There is a limitation here. Using a language model to generate probes for language-model weaknesses can produce rephrasings instead of genuinely new tests. Manual curation still matters. But even with that limitation, the evolved probes find edges the seed set misses.

What the Runs Suggest

The project is small, but a few patterns are clear enough to be useful.

First, slides are the default. Models rarely say, “I cannot do this because the task is structurally impossible.” They answer nearby questions. That behavior is easy to miss because the nearby answer is often coherent.

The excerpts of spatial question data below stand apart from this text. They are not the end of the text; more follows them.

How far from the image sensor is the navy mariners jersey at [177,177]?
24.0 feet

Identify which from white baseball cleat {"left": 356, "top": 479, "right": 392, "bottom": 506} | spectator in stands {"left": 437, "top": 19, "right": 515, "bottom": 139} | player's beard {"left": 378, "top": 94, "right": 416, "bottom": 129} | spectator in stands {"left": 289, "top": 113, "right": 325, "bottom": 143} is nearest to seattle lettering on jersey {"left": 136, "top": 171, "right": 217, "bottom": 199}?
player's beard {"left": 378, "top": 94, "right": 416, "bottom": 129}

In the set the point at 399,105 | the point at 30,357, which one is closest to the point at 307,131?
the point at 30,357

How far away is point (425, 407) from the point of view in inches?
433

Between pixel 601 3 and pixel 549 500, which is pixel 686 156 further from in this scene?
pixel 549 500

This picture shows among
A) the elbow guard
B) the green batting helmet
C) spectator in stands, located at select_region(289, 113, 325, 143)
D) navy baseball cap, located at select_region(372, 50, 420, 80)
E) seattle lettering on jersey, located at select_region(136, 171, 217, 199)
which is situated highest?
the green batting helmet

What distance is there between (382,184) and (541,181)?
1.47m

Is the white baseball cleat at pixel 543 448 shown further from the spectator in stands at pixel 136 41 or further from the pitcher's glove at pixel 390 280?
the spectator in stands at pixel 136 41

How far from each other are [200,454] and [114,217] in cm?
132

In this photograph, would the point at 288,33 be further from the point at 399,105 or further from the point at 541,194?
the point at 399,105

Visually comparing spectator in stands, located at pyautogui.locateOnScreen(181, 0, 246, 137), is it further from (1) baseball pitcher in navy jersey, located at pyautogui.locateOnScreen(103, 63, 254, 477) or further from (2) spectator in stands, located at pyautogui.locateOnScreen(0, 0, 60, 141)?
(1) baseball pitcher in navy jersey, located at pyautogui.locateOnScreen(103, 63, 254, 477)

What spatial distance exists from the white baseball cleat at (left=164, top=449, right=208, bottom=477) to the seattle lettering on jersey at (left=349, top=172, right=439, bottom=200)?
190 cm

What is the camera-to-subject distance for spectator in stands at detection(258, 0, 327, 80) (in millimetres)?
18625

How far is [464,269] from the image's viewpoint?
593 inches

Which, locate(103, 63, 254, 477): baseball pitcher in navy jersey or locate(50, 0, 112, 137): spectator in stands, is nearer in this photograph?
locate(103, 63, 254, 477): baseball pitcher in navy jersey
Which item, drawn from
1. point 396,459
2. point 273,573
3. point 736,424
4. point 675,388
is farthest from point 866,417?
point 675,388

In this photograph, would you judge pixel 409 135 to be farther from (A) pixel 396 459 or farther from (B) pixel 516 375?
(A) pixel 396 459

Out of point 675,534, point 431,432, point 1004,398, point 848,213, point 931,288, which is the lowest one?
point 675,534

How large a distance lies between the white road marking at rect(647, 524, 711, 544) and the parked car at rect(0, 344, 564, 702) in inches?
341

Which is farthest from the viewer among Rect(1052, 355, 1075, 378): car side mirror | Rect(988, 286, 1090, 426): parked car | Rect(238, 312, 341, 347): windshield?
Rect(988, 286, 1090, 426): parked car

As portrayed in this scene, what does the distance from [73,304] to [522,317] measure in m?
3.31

Second, visible cracks tend to be more common in smaller models. An 8B model may show abrupt endings, format collapse, or obvious self-contradiction. A larger model may wrap the same failure in smoother prose. Scale can make the failure harder to see.

Third, meta-response is a reliable escape hatch. When the task cannot be performed, the model often talks about the task, the instruction, or the difficulty. That is not always useless, but it is different from doing the requested thing.

Fourth, evolved probes find empirical pressure points. The hand-written taxonomy begins from architectural reasoning. The evolved probes begin from observed failure. The two approaches reinforce each other.

Limitations

The taxonomy is incomplete. Six categories and a few dozen probe variants do not map the full space of structural impossibility.

The classifier is heuristic. It catches obvious refusals, cracks, repetition, and meta-deflection. Distinguishing subtle slides from genuine engagement is harder. The LLM judge helps, but it has the same family of blind spots as the systems being tested.

The evolution loop is circular by design. A model is used to generate probes for other models. That is not a neutral instrument. The project treats the output as a source of candidate probes, not as a final authority.

The results should therefore be read as a probing method and an early map, not as a benchmark leaderboard.

What to Do With It

Structural probes belong beside knowledge and safety evaluations. A model can know many facts, comply with many policies, and still slide away from impossible tasks in ways that look like competence.

Slides should be treated as signals. When a model produces a fluent, relevant-sounding answer to an impossible question, that is not necessarily success. It may be a redirect.

Cracks are useful for interpretability work. When output structure breaks under specific pressure, it gives researchers a place to look. The evolution loop suggests those pressure points can be found systematically.

The repository is available at github.com/stack-research/the-unaskable-question-machine.